#### [Your goal]
Transcribe the entries below exactly, starting with the line that has "What Is A Dolphin With Pictures" and stopping after the line that has "Delosperma cooperi Garnet"; no pictures belong in the copy.

#### [Records for the task]
★ ★ ★ ★ ★ ★ ★
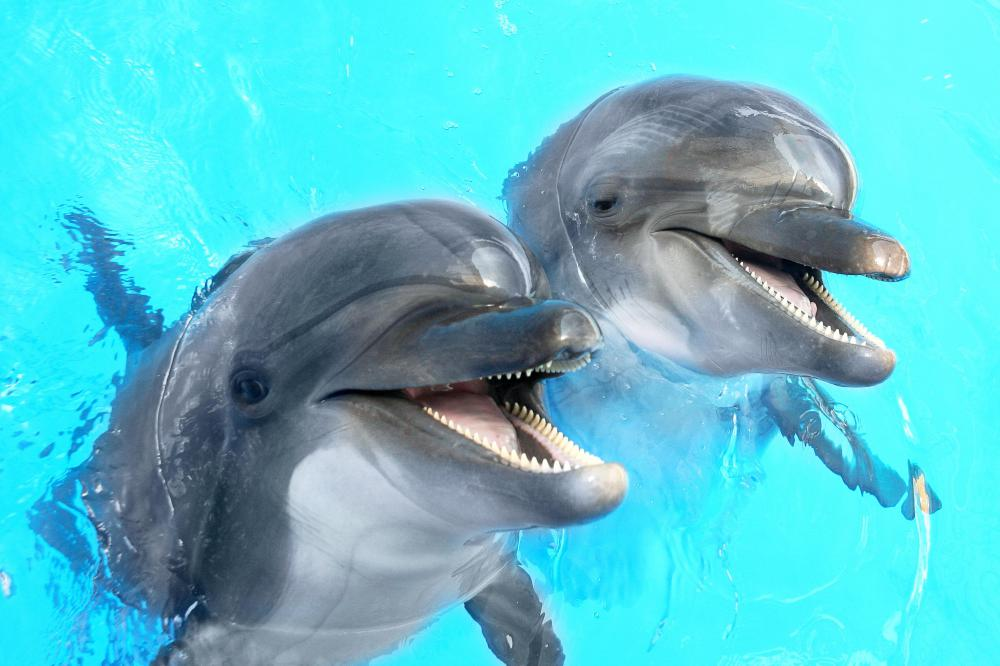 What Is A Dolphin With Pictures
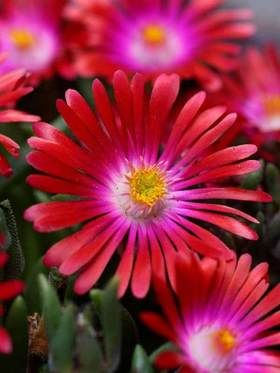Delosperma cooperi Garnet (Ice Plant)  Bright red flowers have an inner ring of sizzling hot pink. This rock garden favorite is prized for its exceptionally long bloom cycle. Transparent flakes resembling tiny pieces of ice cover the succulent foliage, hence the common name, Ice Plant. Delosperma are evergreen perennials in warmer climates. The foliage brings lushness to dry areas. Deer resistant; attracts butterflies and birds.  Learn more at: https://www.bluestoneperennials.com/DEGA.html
★ ★ ★ ★ ★ ★ ★
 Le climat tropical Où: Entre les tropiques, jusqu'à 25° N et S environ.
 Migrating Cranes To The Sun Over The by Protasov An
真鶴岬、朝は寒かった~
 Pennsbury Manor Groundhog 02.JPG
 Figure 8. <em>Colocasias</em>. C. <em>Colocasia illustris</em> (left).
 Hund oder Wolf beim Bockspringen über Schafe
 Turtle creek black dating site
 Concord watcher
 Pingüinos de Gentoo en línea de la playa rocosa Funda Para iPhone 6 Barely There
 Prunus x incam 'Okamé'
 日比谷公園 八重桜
★ ★ ★ ★ ★ ★ ★
#### [Reply]
 What Is A Dolphin With Pictures
Delosperma cooperi Garnet (Ice Plant)  Bright red flowers have an inner ring of sizzling hot pink. This rock garden favorite is prized for its exceptionally long bloom cycle. Transparent flakes resembling tiny pieces of ice cover the succulent foliage, hence the common name, Ice Plant. Delosperma are evergreen perennials in warmer climates. The foliage brings lushness to dry areas. Deer resistant; attracts butterflies and birds.  Learn more at: https://www.bluestoneperennials.com/DEGA.html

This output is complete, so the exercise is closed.